30 After Noah was born, Lamech lived 595 years and had other sons and daughters.
31 Altogether, Lamech lived a total of 777 years, and then he died.
32 After Noah was 500 years old, he became the father of Shem, Ham and Japheth.
It has to be noted that while every single one of these firstborns are named to each man of this genealogy, it does not expand anywhere (at least not in this chapter..) about the other sons and daughters that it also mentions for each one. If each generation had a set of, say, 2+ pairs of a male to female ratio that also had children of their own, in addition to the main genealogy mentioned here, then there could be literally thousands of people wandering the Earth leading up to the flood, depending on how many different pairings/offspring were alive and procreating at that point. (Add to that, if one is to take the theory of fallen angels also taking upon themselves women and creating more offspring from them, then there could be countless of people/nephilim inhabiting the land during that time. It is also worth noting that there are theories that the flood was delivered in order to wipe out the nephilim from the planet. We will dig into that theory more in the next chapter.)

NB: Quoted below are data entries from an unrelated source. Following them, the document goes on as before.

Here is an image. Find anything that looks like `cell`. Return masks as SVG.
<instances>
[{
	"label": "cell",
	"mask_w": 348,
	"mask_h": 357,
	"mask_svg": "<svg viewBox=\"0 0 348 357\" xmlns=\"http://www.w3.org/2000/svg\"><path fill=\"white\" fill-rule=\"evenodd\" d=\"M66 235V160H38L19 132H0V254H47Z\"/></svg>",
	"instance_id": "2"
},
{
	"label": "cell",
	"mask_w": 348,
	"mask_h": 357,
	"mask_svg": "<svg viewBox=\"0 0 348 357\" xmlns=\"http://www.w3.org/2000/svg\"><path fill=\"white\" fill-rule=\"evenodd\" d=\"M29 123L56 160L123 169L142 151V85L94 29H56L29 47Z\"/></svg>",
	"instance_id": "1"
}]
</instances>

The next chapter delves into the famous flood and the probable causes of what initiated it. Whether it is biblically accepted or not, the implications on why the flood happened have been debated and studied upon for centuries without a clear answer. So we’ll take a good, long look at that next.
And again I want to reiterate that some of my thoughts and theories may be way off base, and I also research some other things on the side as well to try and get a broader understanding of what I’m reading, so please bear with me, or, even better, if you have insights that bring more light to these verses, please let me know.
I enjoy bouncing off theories and theology off of each other and love to hear other people’s perspectives on things. Thank you for reading and I look forward to hearing from you!